We Americans have been teaching ourselves to hate each other for years. For a long time, the hatred mostly lived and was mostly cultivated online, where millions of us have come to enact and re-enact a digital civil war every day. But now, thanks to nearly three months of claustrophobic boredom in lockdown, severe economic hardship, the constant needling of a horribly divisive president, a troublemaking impulse toward old-fashioned lawlessness, and longstanding, justified grievances against racial injustice that got distilled into the lit-match of a heartbreaking and appalling YouTube video — all of that has produced the deeply disconcerting reality we see all around us, of a formerly digital civil war finally spilling out into the real world.
We are a country tearing itself to pieces.

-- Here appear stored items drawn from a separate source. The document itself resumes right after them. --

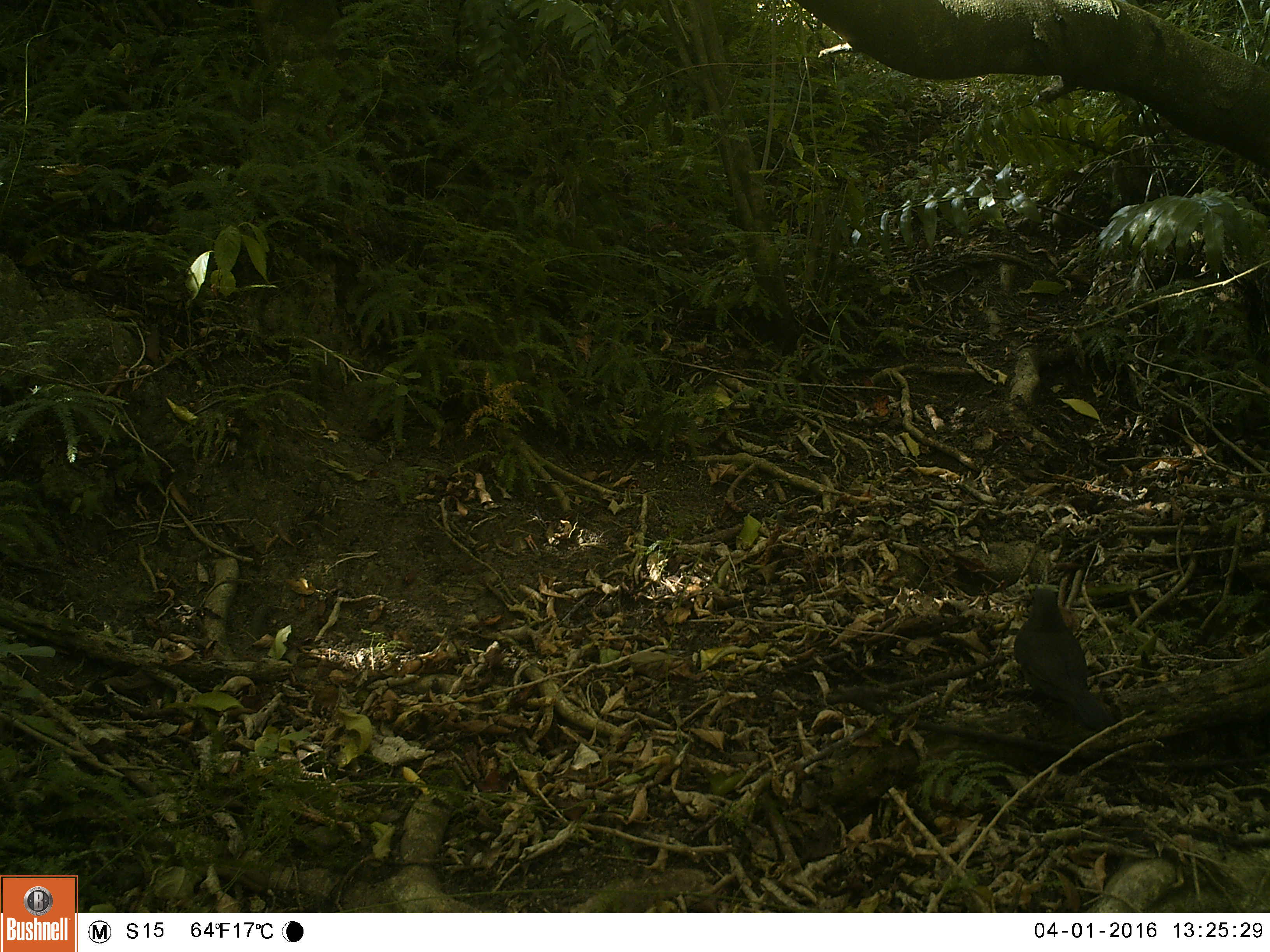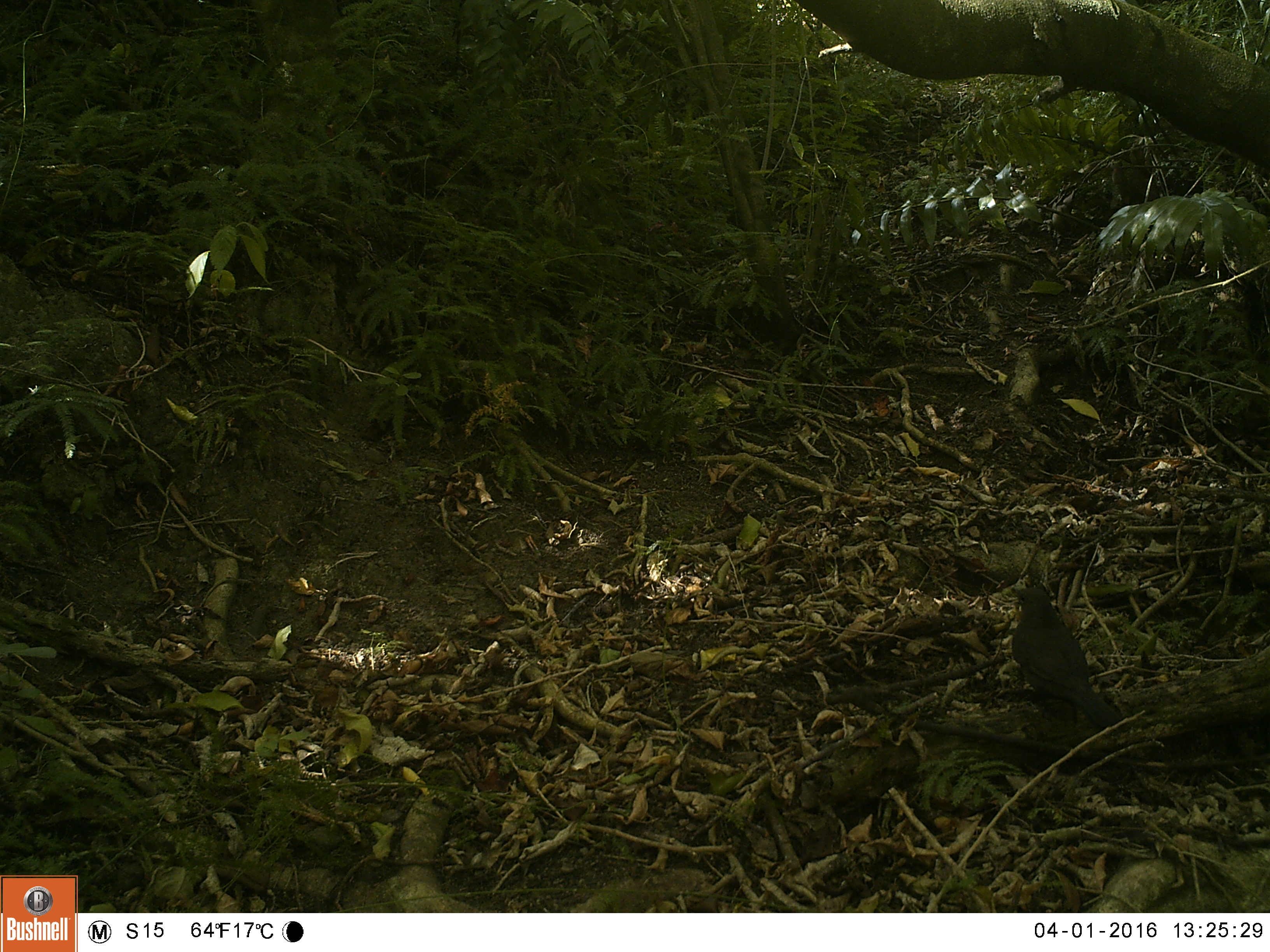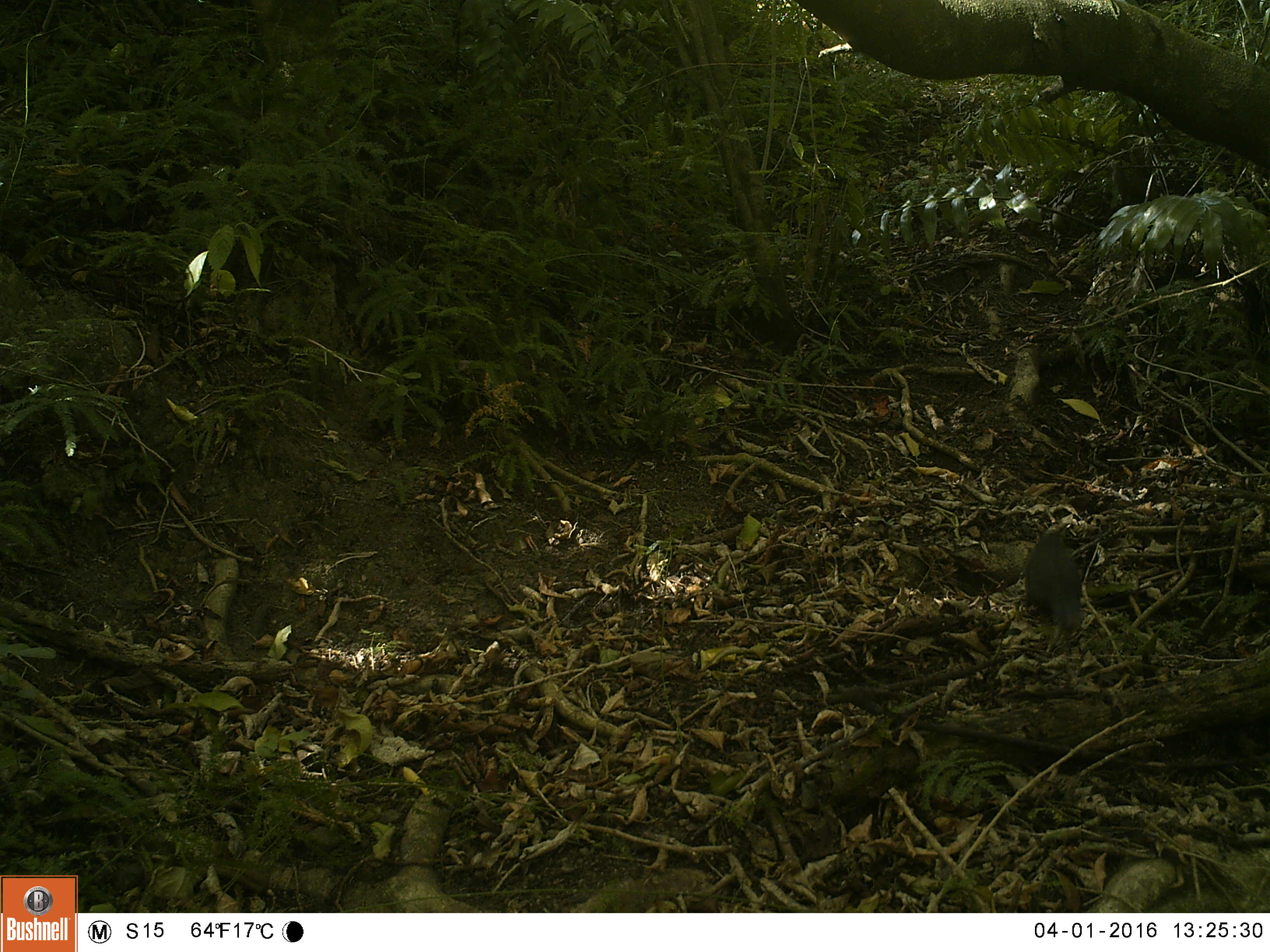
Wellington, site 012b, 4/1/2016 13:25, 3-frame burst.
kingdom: Animalia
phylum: Chordata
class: Aves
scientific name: Aves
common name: bird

It isn't a civil war with sides cleanly demarcated by territory in physical space, like Civil War of the 19th century, but more a burgeoning anarchy, pitting neighbor against neighbor, neighborhood against neighborhood, city and suburb against small town and countryside. To those inclined to say that most Americans remain on the sidelines today, despite protests roiling more than 140 cities and towns across the nation, this was also true from 1861-1865, when "only" 2 percent of the population died in the fight. It took the remaining 98 percent of the country decades to recover and come to terms with the trauma.
There's still reason to hope that the (literal and figurative) fires raging on our streets can be contained and snuffed out, the mutual suspicion and animosity muted or shunted off once again into virtual space. Tuesday morning's speech by presumptive Democratic presidential nominee Joe Biden served as a reminder of how a president talks, and is supposed to talk, at times like this, modeling empathy and urging civic healing. Whether his remarks are a premonition of a brighter future or they end up as a fading, nostalgic echo of a form of ennobling politics now beyond our reach is something we will only be able to begin answering after votes are cast, counted, and accepted as valid in November.
An awful lot can happen in five months.
Will that time be spent casting our fellow citizens into moral outer darkness? Will journalists and academics keep publicizing evidence that confirms their priors while ignoring facts that complicate them? Or will they work to capture the multisided complexity of a suffering nation? Though we would be foolish to expect better from our malignant president, will his party and its media cheerleaders continue to help him to do his dirty work of division? Or will they quietly distance themselves from his daily provocations?
The very least we can do is make a concerted effort to legitimize the pain and anger of African Americans, while defending the constitutionally protected right to protest. But this must also be paired with an unconditional condemnation of looting, stealing, smashing, burning, and destroying lives and property — none of which is protest, and all of which will succeed only in further rending the social fabric while giving would-be authoritarians pretext to crack down in the name of the public good.
If that much proves impossible for us to manage, we will have failed. And in that failure, we will have demonstrated before the world that we did all of this to ourselves.